# commercial accounts



## disantolandscap (Aug 20, 2011)

when bidding commercial accounts do you call banks, malls, resturants, etc and ask them if they are excepting bids or do you just write one up and take them in and drop them off to the office and let them read them and decide? and whens a good time to do this.


----------



## Mick76 (Aug 2, 2009)

Usually I just call...sometime they handle everything themselves, sometimes they have a national mang co (do a search on this forum) take care of it...... where in maine are you? I'm from Auburn.....


----------



## disantolandscap (Aug 20, 2011)

im up to bagor just starting out i deliver auto parts all day so i see all the places that have different companys each year, and im tired of delivering parts, so im doing what i can to get set up and hope for the best, but i figure with all he info i can find and get ill do all right. i got two seperate service agreemets, one for plowing and one for landscaping.


----------



## Mick76 (Aug 2, 2009)

Your right in the thick of things now... call, call, and call some more.... what you really need to do iis figure out your hourly rate and then go from there.... i'll send a link that will help you tomorrow when I'm in my office


----------



## Mick76 (Aug 2, 2009)

as promised,,,,, HIH

http://lawnchat.com/?page_id=341


----------



## disantolandscap (Aug 20, 2011)

just wondering hows buisness down portland way do you know? and is plowing all you do or do you do landscaping work as well?
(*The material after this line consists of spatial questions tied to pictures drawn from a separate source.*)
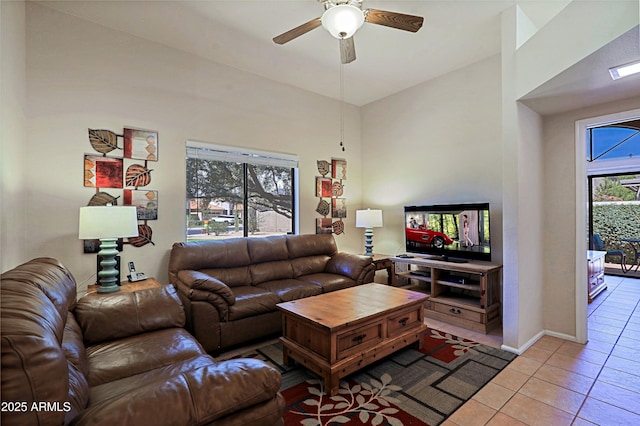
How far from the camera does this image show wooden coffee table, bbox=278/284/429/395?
206 centimetres

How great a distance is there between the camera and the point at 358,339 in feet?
Result: 7.23

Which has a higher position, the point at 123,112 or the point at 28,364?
the point at 123,112

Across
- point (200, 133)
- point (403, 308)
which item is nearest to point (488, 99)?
point (403, 308)

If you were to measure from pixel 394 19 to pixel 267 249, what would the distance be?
2.63 metres

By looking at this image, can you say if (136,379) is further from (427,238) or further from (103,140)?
(427,238)

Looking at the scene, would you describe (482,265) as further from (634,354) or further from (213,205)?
(213,205)

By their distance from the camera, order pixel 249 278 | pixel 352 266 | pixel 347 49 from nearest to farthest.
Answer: pixel 347 49 < pixel 249 278 < pixel 352 266

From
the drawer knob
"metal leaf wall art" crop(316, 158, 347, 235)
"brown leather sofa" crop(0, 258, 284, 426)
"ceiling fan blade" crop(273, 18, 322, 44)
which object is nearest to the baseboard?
the drawer knob

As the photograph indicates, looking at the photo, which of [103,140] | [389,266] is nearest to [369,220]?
[389,266]

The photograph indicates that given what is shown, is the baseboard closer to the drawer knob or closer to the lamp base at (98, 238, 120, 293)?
the drawer knob

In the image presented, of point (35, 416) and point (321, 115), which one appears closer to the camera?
point (35, 416)

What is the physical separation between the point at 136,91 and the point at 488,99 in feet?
12.8

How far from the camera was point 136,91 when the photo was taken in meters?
3.07

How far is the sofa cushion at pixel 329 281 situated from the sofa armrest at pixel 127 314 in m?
1.60
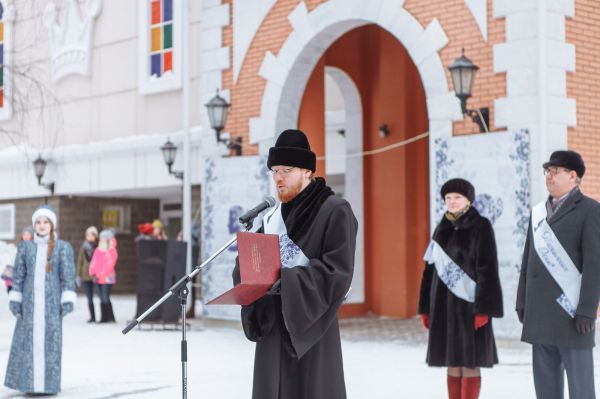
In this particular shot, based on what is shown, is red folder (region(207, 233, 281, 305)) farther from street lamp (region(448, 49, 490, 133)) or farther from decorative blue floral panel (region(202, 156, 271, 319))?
decorative blue floral panel (region(202, 156, 271, 319))

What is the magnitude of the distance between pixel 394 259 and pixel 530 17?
5643mm

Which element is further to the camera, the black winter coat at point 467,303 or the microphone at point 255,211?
the black winter coat at point 467,303

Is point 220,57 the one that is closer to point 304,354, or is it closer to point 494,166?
point 494,166

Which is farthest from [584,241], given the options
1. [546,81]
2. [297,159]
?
[546,81]

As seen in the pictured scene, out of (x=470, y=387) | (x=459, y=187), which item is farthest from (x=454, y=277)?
(x=470, y=387)

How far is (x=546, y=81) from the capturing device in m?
11.3

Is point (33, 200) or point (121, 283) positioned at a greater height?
point (33, 200)

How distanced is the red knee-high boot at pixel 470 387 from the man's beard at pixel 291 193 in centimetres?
282

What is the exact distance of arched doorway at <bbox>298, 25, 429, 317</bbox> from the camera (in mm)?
15883

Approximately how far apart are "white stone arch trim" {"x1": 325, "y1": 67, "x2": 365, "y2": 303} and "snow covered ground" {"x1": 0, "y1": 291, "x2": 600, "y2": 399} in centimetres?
269

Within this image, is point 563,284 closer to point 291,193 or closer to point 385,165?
point 291,193

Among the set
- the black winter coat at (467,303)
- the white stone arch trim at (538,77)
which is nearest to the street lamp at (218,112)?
the white stone arch trim at (538,77)

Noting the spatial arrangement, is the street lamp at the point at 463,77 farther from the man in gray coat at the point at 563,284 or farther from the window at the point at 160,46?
the window at the point at 160,46

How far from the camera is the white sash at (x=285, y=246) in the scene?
4.36 metres
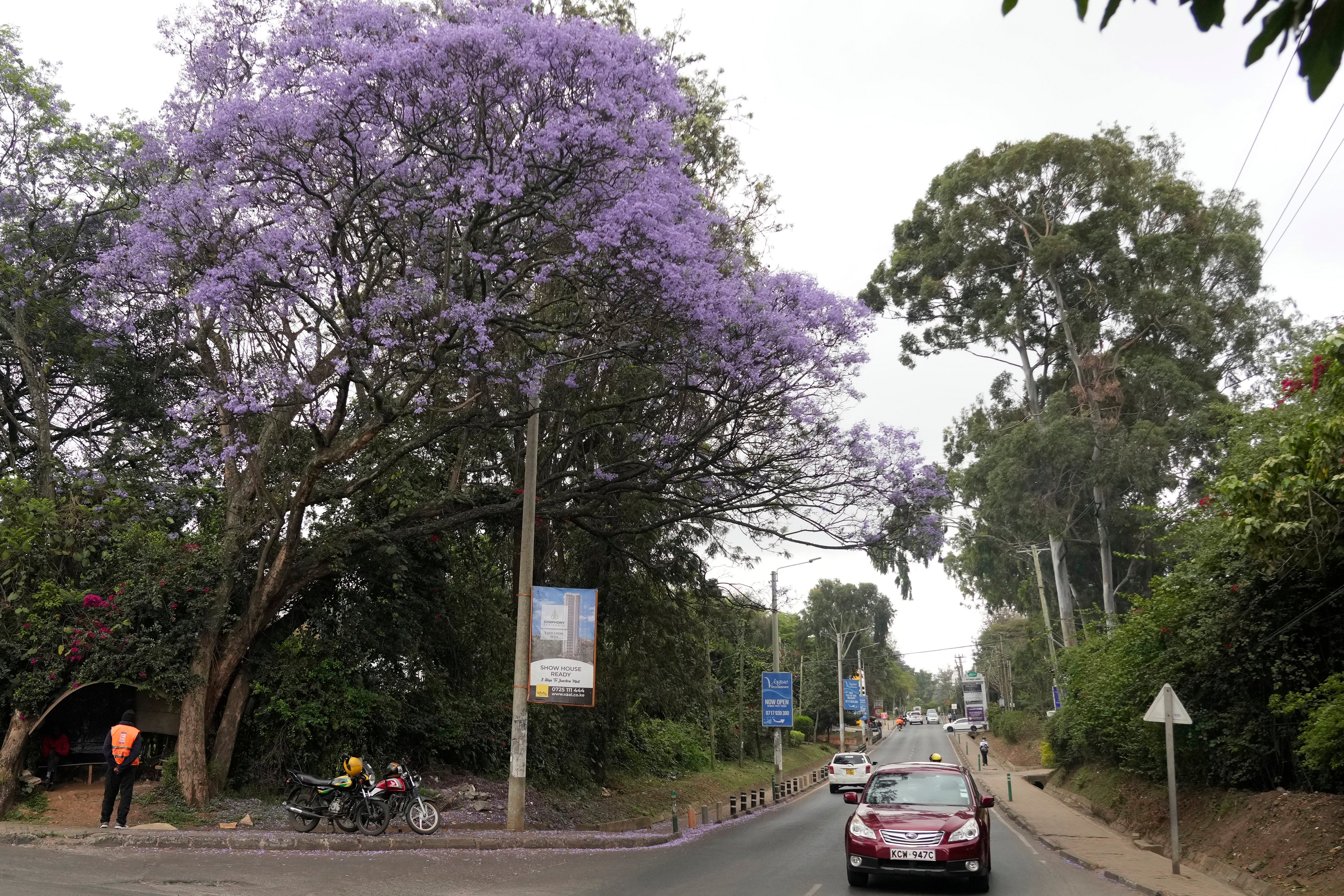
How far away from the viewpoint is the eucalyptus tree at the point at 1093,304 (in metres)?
32.7

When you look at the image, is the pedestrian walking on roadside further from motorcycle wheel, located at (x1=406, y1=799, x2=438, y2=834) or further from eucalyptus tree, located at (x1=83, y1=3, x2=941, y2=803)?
motorcycle wheel, located at (x1=406, y1=799, x2=438, y2=834)

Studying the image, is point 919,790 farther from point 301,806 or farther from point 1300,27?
point 1300,27

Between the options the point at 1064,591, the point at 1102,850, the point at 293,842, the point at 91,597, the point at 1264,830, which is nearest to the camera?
the point at 1264,830

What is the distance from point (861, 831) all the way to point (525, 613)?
267 inches

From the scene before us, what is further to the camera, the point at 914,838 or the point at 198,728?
the point at 198,728

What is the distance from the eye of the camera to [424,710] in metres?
20.2

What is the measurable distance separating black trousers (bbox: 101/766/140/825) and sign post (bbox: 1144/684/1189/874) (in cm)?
1406

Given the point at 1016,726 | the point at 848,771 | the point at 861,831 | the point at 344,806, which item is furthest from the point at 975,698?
the point at 861,831

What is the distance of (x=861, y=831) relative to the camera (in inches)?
440

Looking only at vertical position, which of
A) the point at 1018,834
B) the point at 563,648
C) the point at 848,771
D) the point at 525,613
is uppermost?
the point at 525,613

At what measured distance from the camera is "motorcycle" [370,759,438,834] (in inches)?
581

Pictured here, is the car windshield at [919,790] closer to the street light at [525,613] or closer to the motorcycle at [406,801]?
the street light at [525,613]

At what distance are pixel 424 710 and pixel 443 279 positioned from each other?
9752 mm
My wife kids and I are thinking of moving down portland way at tax time but i dont want to get customers up here and then her say ok lets move. but there is nothing up here. thanks for the link illcheck it out.


----------



## Mick76 (Aug 2, 2009)

As you know Portland is the largest city in maine...there will be definately more opportunities down there but bangor is the 2nd largest.. you should be able to find enough work there...... I've found more then enough work in L/A as we're the 3rd largest city....In terms of my plowing business... I just plow and will do some spring cleanup... to keep an account year round I simply hire out the mowing.... (its too cut throat out there for me to justify buying 20K in mowing equipment) when I can still bid on a property, make a small profit, and simply push papers around. Your just getting into it ... you'll see where the $'s at....ie bidding on a plowing lot 10K, while the landscaping goes for 3K.....Its just not worth it imo


----------



## disantolandscap (Aug 20, 2011)

yea true, she just wants to move down that way becasue she has to go shoping all the time down there and i get tired of driving. I like the ocean, and she likes the city so we figured that would be a perfect area. plus now shes over the whole going to free port shopping as it has moved on to boston, kittery, and nashua nh haha so costing me more money. but like i said according to that link it says i should charge well ill pm you that info. I just dont want to get commitedto landscaping and plowing here then all the sudden she wants to move.


----------



## disantolandscap (Aug 20, 2011)

well it says i should charge 103 per hour, but im not quite that high. Because i dont have a 30,000 dollar truck. but im not far off so i dont think i am lowballing.


----------



## Mick76 (Aug 2, 2009)

ust a fyi...you have to have at least 10 posts to use the pm function... and yes I wouldn't get the4 accounts up there then all of a sudden move.... its going to be tough starting out in a new city that you havn't established in yet... try bidding but I don't think you'll do well.....if you move you might try looking into subbing for someone this year (on the commercial side of things) and pick up some residentials


----------



## Mick76 (Aug 2, 2009)

whats your email address as I don't want to be putting this type on info out there


----------



## disantolandscap (Aug 20, 2011)

mine is [email protected] ill email you a copy of my contract and it has what i charge per hour and you cant tell me if it sounds alright.


----------



## disantolandscap (Aug 20, 2011)

for some reason it just keeps saying attaching files it wont load it so i can send it to you.


----------